50 Mal greift jeder Deutsche im Durchschnitt pro Jahr zu einem Schmerzmittel: Davon entfallen laut Bundesverband der Arzneimittel-Hersteller (BAH) 21 Anwendungen auf ärztliche Verordnungen und 29 auf die Selbstmedikation. Weil der Konsum seit Jahren weitgehend konstant geblieben ist und in Deutschland deutlich niedriger als in anderen Ländern liegt, waren die Hersteller gegen eine Begrenzung der Packungsgrößen für Schmerzmittel ohne Rezept. Nach der gestrigen Abstimmung im Sachverständigenausschuss für Verschreibungspflicht wappnen sie sich jetzt für die Kleinpackungen.
Bei Bayer sieht man den Beschluss als „faktisch unbegründet“. Eine Konzernsprecherin verwies auf Nachfrage auf die Produktinformationen, in denen bereits auf die maximale Anwendungsdauer hingewiesen werde. Da Aspirin aber vor allem als 20er-Packung verkauft wird, hofft man in Leverkusen auf wenig Änderungen in der Absatzstruktur. Wegfallende 40er-, 50er- und 100er-Packungen könnten durch den verstärkten Abverkauf kleinerer Packungen ausgeglichen werden.
Bei Aktren (Ibuprofen) und Aleve (Naproxen) wird es die 20er-Packungen nicht mehr geben. Ob anstelle der 10er-Packung die Höchstmenge von 12 Stück durch eine Umstellung ausreizt wird, sei noch nicht abschließend geklärt, so die Sprecherin.
Bei Togal sieht man die Umstellung als „Katastrophe“. Denn der Hauptumsatz werde mit den größeren Packungen gemacht. Bei Togal classic duo würden die 28er und 30er Packung wegfallen. Die Ibuprofen-und Naproxen-haltigen Varianten könnten ebenfalls nicht mehr in der 20er Packung angeboten werden.
Entspannter sieht man die Entscheidung bei Dr. Kade: Denn die Selbstmedikation sei von untergeordneter Bedeutung. Nur Ibu-KD sei betroffen; hier sehe man aber kein Problem.
Bei der Sanofi-Tochter Winthrop stellt man das Patientenwohl in den Vordergrund. Zwar müsse der Generikahersteller bei seiner breiten Produktpalette an OTC-Schmerzmitteln durchaus einige Änderungen in Kauf nehmen. Allerdings könne nur die Behörde entscheiden, ob dieser Schritt notwendig sei oder nicht, so eine Sprecherin. Nur dort liefen alle Informationen zusammen. Wenn die Sicherheitslage eine Beschränkung erfordere, stelle man sich nicht dagegen. Vorbereitungen seien allerdings noch nicht getroffen worden. Bei Winthrop hofft man, dass es eine längere Umstellungsperiode geben wird.
Ähnlich sieht es McNeil/Johnson & Johnson: Hier wäre die Dachmarke Dolormin betroffen. Stimmen Bundesgesundheitsministerium und Bundesrat zu, werden die Packungsgrößen entsprechend angeglichen. Allerdings werde zunächst die finale Gesetzgebung abgewartet.
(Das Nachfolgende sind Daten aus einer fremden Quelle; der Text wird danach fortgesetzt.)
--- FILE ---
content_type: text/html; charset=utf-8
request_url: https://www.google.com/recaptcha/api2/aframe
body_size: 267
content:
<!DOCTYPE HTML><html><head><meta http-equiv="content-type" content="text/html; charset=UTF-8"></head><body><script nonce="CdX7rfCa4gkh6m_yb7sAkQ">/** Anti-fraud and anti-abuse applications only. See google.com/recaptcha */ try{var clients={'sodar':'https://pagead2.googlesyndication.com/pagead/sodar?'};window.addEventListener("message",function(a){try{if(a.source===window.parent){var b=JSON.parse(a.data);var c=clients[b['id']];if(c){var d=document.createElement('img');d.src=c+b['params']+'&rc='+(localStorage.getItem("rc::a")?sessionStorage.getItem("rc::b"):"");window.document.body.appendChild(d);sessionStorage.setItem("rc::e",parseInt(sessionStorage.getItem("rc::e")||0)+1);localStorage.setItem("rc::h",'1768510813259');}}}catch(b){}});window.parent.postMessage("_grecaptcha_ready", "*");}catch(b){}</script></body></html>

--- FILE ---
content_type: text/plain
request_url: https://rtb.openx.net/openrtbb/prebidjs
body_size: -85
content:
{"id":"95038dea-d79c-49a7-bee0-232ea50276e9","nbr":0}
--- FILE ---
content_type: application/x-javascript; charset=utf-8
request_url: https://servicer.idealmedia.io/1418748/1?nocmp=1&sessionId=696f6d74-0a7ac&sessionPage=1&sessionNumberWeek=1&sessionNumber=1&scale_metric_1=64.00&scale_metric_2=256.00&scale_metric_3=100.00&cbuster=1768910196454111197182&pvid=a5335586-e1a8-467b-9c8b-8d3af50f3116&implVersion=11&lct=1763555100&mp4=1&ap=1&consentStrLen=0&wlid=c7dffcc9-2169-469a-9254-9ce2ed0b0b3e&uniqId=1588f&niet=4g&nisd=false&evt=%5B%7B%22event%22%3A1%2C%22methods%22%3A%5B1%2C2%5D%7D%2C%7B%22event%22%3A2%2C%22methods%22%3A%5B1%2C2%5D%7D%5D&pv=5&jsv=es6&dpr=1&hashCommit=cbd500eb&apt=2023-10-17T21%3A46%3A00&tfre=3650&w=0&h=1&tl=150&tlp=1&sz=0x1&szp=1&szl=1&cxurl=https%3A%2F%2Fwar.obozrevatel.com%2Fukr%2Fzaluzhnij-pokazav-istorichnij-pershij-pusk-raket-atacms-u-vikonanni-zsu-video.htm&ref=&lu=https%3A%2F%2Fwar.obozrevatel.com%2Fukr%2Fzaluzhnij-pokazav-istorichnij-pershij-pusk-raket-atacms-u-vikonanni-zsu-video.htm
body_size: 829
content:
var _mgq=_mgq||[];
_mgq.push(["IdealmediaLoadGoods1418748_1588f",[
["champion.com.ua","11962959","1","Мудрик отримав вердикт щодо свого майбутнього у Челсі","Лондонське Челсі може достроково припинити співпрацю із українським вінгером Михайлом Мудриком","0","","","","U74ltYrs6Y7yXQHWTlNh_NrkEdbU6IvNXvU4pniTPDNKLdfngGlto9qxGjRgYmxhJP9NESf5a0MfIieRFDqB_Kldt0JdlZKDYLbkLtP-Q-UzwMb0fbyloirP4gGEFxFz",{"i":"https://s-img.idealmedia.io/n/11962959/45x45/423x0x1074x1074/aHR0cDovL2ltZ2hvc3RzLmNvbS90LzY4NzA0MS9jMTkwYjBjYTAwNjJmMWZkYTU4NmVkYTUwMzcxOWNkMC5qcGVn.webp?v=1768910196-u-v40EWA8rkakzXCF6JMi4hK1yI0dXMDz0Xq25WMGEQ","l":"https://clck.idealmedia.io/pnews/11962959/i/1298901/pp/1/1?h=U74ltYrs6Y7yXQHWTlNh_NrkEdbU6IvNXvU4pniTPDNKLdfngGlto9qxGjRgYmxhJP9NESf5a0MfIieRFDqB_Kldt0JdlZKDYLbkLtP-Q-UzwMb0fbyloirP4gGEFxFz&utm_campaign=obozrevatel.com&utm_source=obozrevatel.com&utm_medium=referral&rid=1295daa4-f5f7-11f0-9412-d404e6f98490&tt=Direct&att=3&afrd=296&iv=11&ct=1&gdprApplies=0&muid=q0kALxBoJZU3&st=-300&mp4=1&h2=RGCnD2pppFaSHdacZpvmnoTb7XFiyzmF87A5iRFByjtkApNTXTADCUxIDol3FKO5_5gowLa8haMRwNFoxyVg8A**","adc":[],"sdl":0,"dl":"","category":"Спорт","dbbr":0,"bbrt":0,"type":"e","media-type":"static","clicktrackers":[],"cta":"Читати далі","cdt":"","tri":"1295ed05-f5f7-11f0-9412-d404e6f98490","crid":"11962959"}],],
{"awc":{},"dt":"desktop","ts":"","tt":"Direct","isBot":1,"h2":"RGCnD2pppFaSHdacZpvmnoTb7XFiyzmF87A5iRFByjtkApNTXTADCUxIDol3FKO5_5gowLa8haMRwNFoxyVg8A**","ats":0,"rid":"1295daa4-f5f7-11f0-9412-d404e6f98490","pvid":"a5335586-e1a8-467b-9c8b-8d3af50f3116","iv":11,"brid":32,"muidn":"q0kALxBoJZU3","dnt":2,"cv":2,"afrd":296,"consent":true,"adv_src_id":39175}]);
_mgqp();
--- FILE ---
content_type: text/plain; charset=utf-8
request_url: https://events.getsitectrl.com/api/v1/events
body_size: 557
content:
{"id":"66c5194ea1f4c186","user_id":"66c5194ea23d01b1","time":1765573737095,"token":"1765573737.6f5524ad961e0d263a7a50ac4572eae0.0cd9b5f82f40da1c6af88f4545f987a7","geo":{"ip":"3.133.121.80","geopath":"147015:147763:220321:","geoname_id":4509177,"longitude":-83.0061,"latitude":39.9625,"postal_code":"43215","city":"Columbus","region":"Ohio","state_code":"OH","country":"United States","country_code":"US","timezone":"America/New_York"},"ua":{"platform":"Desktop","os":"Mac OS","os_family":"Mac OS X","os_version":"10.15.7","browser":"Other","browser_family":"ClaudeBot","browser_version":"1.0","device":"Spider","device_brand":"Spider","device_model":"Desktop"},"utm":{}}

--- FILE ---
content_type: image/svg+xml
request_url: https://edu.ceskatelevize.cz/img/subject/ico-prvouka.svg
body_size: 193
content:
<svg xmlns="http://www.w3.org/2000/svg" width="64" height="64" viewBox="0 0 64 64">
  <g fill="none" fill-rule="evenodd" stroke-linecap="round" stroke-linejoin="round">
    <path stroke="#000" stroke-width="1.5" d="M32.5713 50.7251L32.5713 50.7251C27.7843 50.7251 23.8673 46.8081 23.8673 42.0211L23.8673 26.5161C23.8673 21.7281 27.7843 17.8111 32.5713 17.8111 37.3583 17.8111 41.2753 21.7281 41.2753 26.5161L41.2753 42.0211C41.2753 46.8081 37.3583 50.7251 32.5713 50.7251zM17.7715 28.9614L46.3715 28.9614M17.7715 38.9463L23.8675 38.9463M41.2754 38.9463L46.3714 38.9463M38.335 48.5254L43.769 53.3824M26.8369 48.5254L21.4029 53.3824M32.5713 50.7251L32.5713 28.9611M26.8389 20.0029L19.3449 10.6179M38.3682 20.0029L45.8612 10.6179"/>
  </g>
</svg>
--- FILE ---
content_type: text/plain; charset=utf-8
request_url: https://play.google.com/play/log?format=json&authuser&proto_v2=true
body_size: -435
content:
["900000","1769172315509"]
Der Generikahersteller Teva/Ratiopharm ist der Auffassung, dass ein Hinweistext „Maximale Anwendung ohne ärztliche Beratung vier Tage“ auf der Packung sehr viel geeigneter wäre als die Begrenzung der Packungsgröße. Denn die Arzneimittel seien teilweise seit Jahrzehnten im Markt und bei bestimmungsgemäßer Anwendung sicher und wirksam.
Bei Hexal will man, ebenso wie beim Nurofen-Hersteller Reckitt Benckiser, inhaltlich keine Stellung nehmen. Man sei aber vorbereitet und stelle sich auf die Neuerungen ein, heißt es aus Holzkirchen. Auch bei Stada laufen die Vorbereitungen. Den Beschluss des Sachverständigenausschusses habe man zur Kenntnis genommen; ansonsten teile man die Einschätzung des BAH.
Der Verband der OTC-Hersteller hatte die Begrenzung der Packungsgrößen als „weder sachlich geboten noch zielführend“ abgelehnt. Studien zeigten, dass deutsche Verbraucher „sehr verantwortungsvoll“ mit Schmerzmitteln umgingen. Der Pro-Kop-Konsum sei im internationalen Vergleich äußerst niedrig; die Produkte seien seit Jahrzehnten zugelassen, wirksam und sicher. Risiken hätten alle Arzneimittel; in Zweifelsfällen könne sich der Patient an seinen Apotheker wenden.
Das Bundesgesundheitsministerium muss nun über die vorgeschlagenen Höchstmengen entscheiden. „Wir werden die Empfehlung gründlich prüfen“, sagte ein Ministeriumssprecher in Berlin.